*Work instructions*
Reproduce the data below line for line, with no changes.

####################

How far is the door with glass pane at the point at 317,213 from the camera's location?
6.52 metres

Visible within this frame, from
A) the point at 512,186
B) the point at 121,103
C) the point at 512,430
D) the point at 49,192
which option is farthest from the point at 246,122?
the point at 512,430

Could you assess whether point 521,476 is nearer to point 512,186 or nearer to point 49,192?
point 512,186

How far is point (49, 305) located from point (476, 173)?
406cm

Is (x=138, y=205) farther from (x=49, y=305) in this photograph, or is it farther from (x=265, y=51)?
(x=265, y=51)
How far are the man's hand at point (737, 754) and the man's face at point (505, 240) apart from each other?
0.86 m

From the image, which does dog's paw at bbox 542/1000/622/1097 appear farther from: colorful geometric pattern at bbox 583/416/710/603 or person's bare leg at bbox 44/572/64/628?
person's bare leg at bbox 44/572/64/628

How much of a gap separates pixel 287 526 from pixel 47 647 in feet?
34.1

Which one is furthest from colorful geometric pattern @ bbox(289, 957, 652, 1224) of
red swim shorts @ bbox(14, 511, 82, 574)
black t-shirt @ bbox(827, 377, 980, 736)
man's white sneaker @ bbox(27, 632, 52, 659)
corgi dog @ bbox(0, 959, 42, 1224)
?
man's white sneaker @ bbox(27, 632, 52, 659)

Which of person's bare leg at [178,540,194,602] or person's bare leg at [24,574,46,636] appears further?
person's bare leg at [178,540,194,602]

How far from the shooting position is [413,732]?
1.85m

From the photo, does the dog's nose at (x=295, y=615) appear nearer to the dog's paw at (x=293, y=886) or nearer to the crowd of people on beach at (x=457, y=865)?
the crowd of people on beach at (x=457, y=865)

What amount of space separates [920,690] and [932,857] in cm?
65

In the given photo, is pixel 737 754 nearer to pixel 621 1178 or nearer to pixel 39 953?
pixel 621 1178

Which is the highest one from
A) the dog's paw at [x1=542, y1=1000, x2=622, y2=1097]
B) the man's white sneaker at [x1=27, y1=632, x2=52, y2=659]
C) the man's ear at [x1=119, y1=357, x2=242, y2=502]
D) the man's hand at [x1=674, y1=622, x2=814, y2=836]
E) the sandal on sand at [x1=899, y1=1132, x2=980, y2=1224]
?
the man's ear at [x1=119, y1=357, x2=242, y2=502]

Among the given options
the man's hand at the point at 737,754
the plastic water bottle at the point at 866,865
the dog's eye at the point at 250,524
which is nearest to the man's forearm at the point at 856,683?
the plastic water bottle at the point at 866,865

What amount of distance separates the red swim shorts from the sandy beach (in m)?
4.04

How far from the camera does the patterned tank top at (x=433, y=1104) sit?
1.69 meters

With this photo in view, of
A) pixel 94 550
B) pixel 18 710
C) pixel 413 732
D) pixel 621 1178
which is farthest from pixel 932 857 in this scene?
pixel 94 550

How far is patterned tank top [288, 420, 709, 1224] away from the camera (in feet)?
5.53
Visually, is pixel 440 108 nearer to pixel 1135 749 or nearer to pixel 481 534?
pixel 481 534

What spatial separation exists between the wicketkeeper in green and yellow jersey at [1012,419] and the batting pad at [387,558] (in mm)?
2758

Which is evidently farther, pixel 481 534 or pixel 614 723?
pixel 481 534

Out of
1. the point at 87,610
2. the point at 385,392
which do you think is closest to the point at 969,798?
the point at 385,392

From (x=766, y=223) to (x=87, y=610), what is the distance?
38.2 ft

####################

*Written answer*
How far is the door with glass pane at the point at 317,213 from the camera's location?
6.52 metres

Visible within this frame, from
A) the point at 512,186
B) the point at 121,103
C) the point at 512,430
D) the point at 49,192
which option is farthest from the point at 246,122?
the point at 512,430

Could you assess whether point 521,476 is nearer to point 512,186 or nearer to point 49,192?
point 512,186

How far is point (49, 305) located from point (476, 173)?
406cm

Is (x=138, y=205) farther from (x=49, y=305) in this photograph, or is it farther from (x=265, y=51)?
(x=265, y=51)
How far are the man's hand at point (737, 754) and the man's face at point (505, 240) apart from each other?
0.86 m

From the image, which does dog's paw at bbox 542/1000/622/1097 appear farther from: colorful geometric pattern at bbox 583/416/710/603 or person's bare leg at bbox 44/572/64/628?
person's bare leg at bbox 44/572/64/628

How much of a gap separates pixel 287 526 from pixel 47 647 in feet?
34.1

Which one is furthest from colorful geometric pattern @ bbox(289, 957, 652, 1224) of
red swim shorts @ bbox(14, 511, 82, 574)
black t-shirt @ bbox(827, 377, 980, 736)
man's white sneaker @ bbox(27, 632, 52, 659)
corgi dog @ bbox(0, 959, 42, 1224)
?
man's white sneaker @ bbox(27, 632, 52, 659)

Which of person's bare leg at [178,540,194,602] or person's bare leg at [24,574,46,636] appears further?
person's bare leg at [178,540,194,602]

How far from the shooting position is [413,732]?
1.85m

From the photo, does the dog's nose at (x=295, y=615) appear nearer to the dog's paw at (x=293, y=886) or nearer to the crowd of people on beach at (x=457, y=865)?
the crowd of people on beach at (x=457, y=865)

What amount of space separates [920,690] and [932,857] in cm?
65

In the given photo, is pixel 737 754 nearer to pixel 621 1178 or nearer to pixel 39 953?
pixel 621 1178

Which is the highest one from
A) the dog's paw at [x1=542, y1=1000, x2=622, y2=1097]
B) the man's white sneaker at [x1=27, y1=632, x2=52, y2=659]
C) the man's ear at [x1=119, y1=357, x2=242, y2=502]
D) the man's hand at [x1=674, y1=622, x2=814, y2=836]
E) the sandal on sand at [x1=899, y1=1132, x2=980, y2=1224]
?
the man's ear at [x1=119, y1=357, x2=242, y2=502]

Among the given options
the man's hand at the point at 737,754
the plastic water bottle at the point at 866,865
the dog's eye at the point at 250,524
which is nearest to the man's forearm at the point at 856,683?
the plastic water bottle at the point at 866,865

What amount of distance separates the red swim shorts from the sandy beach (in m)?
4.04

How far from the camera does the patterned tank top at (x=433, y=1104) sit?
1.69 meters

With this photo in view, of
A) pixel 94 550
B) pixel 18 710
C) pixel 413 732
D) pixel 621 1178
which is farthest from pixel 932 857 in this scene?
pixel 94 550

How far is patterned tank top [288, 420, 709, 1224] away from the camera (in feet)?
5.53
Visually, is pixel 440 108 nearer to pixel 1135 749 or nearer to pixel 481 534?
pixel 481 534

What spatial separation exists between the wicketkeeper in green and yellow jersey at [1012,419] and the batting pad at [387,558] (in mm)?
2758

Which is evidently farther, pixel 481 534 or pixel 614 723?
pixel 481 534

Out of
1. the point at 87,610
2. the point at 385,392
which do you think is closest to the point at 969,798?
the point at 385,392

From (x=766, y=223) to (x=87, y=610), what is the distance?
38.2 ft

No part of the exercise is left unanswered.